To solve the problem of finding the maximum frequency and minimum wavelength of X-rays produced by 30 kV electrons, we will follow these steps: ### Step 1: Calculate the Energy of the Electrons The energy \( E \) of the electrons can be calculated using the formula: \[ E = qV \] where: - \( q \) is the charge of an electron (\( 1.6 \times 10^{-19} \, \text{C} \)) - \( V \) is the potential difference (30 kV or \( 3 \times 10^4 \, \text{V} \)) Substituting the values: \[ E = (1.6 \times 10^{-19} \, \text{C}) \times (3 \times 10^4 \, \text{V}) = 4.8 \times 10^{-15} \, \text{J} \] ### Step 2: Calculate the Maximum Frequency The maximum frequency \( \nu \) of the X-rays can be found using the relation: \[ E = h\nu \] where \( h \) is Planck's constant (\( 6.63 \times 10^{-34} \, \text{Js} \)). Rearranging the equation gives: \[ \nu = \frac{E}{h} \] Substituting the values: \[ \nu = \frac{4.8 \times 10^{-15} \, \text{J}}{6.63 \times 10^{-34} \, \text{Js}} \approx 7.24 \times 10^{18} \, \text{Hz} \] ### Step 3: Calculate the Minimum Wavelength The minimum wavelength \( \lambda \) can be calculated using the relationship between wavelength and frequency: \[ \lambda = \frac{c}{\nu} \] where \( c \) is the speed of light (\( 3 \times 10^8 \, \text{m/s} \)).

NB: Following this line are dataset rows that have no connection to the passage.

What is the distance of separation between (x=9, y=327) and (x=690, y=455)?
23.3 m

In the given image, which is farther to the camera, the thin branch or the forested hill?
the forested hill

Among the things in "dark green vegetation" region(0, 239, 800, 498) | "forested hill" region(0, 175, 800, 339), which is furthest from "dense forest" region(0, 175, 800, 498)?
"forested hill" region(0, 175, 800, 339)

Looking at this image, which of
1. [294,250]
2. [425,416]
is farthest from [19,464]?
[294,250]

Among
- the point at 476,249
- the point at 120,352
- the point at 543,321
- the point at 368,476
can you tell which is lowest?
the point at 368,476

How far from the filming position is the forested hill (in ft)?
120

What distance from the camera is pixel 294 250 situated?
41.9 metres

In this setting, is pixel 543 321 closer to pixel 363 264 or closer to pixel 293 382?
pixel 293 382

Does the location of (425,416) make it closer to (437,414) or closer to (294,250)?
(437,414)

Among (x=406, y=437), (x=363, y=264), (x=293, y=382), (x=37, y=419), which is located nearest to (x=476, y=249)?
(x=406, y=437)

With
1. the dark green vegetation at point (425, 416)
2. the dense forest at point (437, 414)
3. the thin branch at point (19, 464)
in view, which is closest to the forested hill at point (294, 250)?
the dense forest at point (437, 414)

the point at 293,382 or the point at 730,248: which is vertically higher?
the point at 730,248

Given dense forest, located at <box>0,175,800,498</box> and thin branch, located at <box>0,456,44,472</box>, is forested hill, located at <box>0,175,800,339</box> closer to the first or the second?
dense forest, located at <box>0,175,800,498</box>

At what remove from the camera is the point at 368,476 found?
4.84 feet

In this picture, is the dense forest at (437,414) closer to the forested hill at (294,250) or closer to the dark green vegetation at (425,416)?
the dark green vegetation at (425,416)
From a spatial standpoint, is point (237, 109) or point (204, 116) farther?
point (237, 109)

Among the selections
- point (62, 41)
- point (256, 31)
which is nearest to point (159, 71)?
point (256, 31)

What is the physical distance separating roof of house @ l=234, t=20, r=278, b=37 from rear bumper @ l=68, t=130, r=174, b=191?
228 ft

Substituting the values: \[ \lambda = \frac{3 \times 10^8 \, \text{m/s}}{7.24 \times 10^{18} \, \text{Hz}} \approx 4.14 \times 10^{-11} \, \text{m} \] To convert this to Angstroms (1 Angstrom = \( 10^{-10} \, \text{m} \)): \[ \lambda \approx 0.414 \, \text{Å} \] ### Final Answers (a) Maximum frequency \( \nu \approx 7.24 \times 10^{18} \, \text{Hz} \) (b) Minimum wavelength \( \lambda \approx 0.414 \, \text{Å} \) ---